Case report: Put your thinking HAT on – Pulsed-Wave Doppler ultrasound characteristics of a hepatic artery thrombosis
L Healy1,2, K Gallagher2 and T Herlihy1
1Radiography and Diagnostic Imaging, School of Medicine, University College Dublin, Dublin, Ireland
2Radiology Department, St. Vincent’s University Hospital, Elm Park, Dublin, Ireland
Abstract
This case study describes the ultrasound findings of a 54-year-old female who presented to the ultrasound department with raised liver enzymes, eight weeks post-orthotopic liver transplant (OLT). The immediate post-operative ‘Ducts and Doppler’ ultrasound examination showed no evidence of vascular complications and her recovery was uneventful. Upon presentation eight weeks later, the ultrasound examination demonstrated a late post-procedural hepatic artery thrombosis (HAT). Doppler ultrasound imaging demonstrated an extra-hepatic artery with areas of aliased colour filling tapering to an area void of colour filling.

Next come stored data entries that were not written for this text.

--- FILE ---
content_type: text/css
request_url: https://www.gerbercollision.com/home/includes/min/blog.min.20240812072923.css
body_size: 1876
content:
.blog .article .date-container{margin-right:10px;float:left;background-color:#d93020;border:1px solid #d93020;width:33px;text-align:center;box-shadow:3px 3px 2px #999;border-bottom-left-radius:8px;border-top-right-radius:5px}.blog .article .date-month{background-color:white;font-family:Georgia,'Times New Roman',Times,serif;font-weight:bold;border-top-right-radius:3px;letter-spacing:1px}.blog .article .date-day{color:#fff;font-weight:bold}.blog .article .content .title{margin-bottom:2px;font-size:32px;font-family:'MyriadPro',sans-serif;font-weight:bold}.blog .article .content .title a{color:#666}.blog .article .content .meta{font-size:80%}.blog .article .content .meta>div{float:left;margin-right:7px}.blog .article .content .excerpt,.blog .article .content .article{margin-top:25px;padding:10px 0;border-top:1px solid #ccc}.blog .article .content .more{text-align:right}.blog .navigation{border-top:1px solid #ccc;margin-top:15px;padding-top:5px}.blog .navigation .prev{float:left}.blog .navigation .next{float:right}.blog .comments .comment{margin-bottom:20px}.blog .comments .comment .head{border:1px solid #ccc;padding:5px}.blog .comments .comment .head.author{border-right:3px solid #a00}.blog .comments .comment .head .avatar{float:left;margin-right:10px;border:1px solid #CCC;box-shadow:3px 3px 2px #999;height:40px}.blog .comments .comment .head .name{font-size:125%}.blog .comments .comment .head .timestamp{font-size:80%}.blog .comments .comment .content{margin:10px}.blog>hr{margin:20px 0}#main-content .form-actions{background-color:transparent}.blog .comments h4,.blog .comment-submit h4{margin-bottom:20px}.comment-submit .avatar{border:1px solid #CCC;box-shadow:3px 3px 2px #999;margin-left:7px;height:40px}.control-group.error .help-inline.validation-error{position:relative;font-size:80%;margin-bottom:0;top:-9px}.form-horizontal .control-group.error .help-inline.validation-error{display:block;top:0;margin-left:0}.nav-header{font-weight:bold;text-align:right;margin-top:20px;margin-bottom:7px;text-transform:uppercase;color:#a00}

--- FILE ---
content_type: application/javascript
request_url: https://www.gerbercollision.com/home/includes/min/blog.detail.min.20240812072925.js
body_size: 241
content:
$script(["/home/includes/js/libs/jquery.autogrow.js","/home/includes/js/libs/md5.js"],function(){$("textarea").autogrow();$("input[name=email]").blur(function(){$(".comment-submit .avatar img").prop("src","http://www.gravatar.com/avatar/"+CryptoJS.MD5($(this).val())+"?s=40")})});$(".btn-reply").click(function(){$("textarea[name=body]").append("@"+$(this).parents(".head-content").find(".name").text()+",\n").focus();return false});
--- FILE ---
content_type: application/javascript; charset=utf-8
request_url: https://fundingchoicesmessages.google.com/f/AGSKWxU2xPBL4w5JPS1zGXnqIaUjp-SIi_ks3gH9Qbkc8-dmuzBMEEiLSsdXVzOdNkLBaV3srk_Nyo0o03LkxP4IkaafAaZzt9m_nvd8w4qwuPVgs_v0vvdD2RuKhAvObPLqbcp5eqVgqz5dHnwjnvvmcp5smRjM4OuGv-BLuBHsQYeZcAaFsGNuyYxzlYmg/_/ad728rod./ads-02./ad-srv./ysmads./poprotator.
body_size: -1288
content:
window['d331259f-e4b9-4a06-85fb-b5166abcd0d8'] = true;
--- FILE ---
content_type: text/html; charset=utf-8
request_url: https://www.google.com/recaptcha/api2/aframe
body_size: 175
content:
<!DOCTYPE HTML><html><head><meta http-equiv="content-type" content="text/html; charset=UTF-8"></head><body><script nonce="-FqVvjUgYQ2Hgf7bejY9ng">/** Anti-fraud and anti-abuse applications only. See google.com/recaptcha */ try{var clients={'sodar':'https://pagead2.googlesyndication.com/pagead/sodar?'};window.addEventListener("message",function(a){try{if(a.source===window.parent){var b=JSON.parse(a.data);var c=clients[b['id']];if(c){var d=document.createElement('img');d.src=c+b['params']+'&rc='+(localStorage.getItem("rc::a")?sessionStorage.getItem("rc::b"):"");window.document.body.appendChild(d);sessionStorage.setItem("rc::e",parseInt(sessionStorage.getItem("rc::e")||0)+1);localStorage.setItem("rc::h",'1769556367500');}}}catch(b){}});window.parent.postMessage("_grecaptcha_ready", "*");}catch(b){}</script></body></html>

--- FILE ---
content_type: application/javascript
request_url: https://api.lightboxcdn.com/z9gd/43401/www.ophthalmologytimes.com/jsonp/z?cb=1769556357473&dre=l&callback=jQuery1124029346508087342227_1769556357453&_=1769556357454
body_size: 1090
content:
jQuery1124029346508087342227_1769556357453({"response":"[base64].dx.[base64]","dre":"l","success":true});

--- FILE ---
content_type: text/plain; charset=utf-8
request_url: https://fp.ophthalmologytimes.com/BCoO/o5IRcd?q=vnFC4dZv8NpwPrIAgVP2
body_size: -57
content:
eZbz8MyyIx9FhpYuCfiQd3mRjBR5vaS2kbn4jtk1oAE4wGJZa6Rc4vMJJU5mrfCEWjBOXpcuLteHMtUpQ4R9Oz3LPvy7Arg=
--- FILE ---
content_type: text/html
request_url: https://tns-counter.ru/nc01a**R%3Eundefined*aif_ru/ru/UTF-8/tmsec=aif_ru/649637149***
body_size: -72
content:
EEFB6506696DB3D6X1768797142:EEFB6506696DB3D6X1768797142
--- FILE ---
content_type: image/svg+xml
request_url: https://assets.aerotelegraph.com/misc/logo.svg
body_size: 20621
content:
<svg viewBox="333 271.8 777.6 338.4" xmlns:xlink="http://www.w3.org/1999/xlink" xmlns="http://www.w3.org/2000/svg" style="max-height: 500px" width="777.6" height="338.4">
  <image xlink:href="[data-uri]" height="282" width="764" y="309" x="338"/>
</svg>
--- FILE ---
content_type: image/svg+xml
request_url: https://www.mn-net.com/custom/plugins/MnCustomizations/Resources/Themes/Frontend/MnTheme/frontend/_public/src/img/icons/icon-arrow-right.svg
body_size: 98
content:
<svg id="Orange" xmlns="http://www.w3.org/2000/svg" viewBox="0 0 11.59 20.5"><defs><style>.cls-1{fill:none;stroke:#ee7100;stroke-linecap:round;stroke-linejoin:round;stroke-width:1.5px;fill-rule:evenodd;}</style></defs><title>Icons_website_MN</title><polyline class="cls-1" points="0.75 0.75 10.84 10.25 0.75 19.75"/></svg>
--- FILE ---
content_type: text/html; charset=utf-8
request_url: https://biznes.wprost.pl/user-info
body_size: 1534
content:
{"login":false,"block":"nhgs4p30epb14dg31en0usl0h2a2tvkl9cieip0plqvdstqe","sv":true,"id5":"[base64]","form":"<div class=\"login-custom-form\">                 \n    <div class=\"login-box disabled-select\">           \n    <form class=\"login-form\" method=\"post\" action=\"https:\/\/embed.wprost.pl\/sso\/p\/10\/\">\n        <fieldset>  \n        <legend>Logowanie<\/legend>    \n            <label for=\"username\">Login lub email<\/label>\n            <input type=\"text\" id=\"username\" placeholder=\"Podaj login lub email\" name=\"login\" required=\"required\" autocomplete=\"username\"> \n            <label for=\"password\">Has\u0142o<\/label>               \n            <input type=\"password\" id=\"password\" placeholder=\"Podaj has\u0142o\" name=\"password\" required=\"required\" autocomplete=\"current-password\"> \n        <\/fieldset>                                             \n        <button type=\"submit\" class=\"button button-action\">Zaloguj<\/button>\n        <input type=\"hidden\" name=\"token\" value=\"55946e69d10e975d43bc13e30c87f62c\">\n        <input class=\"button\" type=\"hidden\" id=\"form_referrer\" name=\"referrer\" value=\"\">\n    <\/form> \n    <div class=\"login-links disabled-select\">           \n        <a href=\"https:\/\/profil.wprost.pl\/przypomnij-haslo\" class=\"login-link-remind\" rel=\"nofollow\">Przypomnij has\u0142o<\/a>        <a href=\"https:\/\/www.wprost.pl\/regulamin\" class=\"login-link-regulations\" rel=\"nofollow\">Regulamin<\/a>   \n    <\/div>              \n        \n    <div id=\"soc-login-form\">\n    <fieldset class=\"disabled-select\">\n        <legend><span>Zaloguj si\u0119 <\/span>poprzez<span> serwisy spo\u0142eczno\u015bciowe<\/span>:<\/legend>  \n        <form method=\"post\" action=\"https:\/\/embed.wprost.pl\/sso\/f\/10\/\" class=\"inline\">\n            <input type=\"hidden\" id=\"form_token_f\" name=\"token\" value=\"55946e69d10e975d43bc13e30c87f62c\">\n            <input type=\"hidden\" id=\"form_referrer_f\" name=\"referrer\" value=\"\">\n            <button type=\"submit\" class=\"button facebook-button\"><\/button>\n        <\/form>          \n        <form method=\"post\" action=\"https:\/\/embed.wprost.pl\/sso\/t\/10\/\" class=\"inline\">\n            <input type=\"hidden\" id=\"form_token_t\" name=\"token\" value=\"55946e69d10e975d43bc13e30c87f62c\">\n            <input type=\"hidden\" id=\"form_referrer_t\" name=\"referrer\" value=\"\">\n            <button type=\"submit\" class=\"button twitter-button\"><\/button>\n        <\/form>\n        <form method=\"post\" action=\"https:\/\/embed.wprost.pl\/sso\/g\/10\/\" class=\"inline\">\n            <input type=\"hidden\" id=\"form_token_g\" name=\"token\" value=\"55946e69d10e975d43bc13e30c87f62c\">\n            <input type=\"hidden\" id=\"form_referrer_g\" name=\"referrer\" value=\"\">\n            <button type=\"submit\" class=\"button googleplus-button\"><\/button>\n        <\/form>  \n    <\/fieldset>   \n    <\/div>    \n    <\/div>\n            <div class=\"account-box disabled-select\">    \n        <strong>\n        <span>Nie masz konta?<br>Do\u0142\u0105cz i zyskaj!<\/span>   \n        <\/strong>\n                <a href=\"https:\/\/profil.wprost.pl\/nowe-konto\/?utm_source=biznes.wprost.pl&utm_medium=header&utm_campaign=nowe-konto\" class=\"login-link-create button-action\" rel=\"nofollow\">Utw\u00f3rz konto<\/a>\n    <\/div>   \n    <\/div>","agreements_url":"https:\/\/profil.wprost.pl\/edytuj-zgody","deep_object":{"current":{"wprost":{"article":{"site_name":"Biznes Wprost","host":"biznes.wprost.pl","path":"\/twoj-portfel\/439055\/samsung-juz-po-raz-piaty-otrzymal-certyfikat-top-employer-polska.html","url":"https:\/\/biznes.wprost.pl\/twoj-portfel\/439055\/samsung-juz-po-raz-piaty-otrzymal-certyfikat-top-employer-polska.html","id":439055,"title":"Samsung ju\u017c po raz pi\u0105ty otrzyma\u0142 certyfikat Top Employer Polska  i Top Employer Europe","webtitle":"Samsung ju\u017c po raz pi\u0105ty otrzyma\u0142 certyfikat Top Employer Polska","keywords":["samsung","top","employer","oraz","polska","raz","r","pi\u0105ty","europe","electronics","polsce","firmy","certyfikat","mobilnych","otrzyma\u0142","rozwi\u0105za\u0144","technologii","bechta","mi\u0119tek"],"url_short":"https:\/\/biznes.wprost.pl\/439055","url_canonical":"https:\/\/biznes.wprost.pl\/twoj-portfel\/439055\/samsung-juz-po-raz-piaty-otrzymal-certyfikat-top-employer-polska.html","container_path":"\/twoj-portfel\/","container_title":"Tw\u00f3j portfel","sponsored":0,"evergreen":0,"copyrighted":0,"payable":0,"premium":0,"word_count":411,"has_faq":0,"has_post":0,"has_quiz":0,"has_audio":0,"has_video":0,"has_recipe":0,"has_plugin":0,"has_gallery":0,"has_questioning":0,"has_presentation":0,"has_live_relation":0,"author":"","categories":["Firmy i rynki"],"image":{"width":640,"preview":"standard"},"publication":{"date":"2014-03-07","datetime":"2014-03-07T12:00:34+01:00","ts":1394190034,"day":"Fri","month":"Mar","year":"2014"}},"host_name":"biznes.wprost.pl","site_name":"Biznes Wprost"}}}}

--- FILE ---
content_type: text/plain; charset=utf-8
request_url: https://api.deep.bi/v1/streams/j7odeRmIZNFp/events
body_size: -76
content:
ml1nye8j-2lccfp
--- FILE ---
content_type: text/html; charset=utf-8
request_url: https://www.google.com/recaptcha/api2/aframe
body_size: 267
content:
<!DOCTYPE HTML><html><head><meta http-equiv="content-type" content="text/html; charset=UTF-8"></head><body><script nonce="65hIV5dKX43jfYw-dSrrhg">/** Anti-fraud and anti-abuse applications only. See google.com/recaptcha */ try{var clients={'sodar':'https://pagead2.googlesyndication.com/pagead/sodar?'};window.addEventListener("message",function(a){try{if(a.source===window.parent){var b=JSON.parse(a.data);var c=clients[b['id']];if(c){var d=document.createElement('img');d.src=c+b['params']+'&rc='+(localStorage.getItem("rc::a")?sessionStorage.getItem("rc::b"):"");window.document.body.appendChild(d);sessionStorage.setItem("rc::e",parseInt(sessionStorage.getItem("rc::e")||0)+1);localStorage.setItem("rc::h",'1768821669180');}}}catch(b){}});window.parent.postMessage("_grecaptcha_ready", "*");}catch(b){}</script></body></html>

A ‘tardus-parvus’ waveform was detected in the intra-hepatic segment of the common hepatic artery and right intra-hepatic artery. Left hepatic arterial flow was absent. Arterial resistive index (RI) and systolic acceleration time (SAT) were both indicative of an occlusion (RI > 0.5, SAT > 0.08 seconds, classic tardus-parvus waveform, absent flow of the left hepatic artery). Furthermore, a collateral arterial supply to the RHA was detected. CT corroboration imaging showed a stable hepatic artery thrombosis with a small intra-hepatic collateral arterial branch formation. Ultrasound is utilised as the first-line imaging modality when assessing liver vascularity post-OLT. Spectral and colour Doppler ultrasound have a crucial role in the diagnosis of HAT. In this case, an arterial complication was ultrasonically diagnosed due to an aliasing common hepatic artery tapering to an area void of colour flow. Downstream, spectral Doppler demonstrated a ‘tardus-parvus’ waveform. The left hepatic artery demonstrated no flow. Doppler ultrasound has both a high sensitivity (54% to 92%) and specificity (64% to 88%) in the diagnosis of HAT. Correct operator technique is crucial for accurate measurements and every.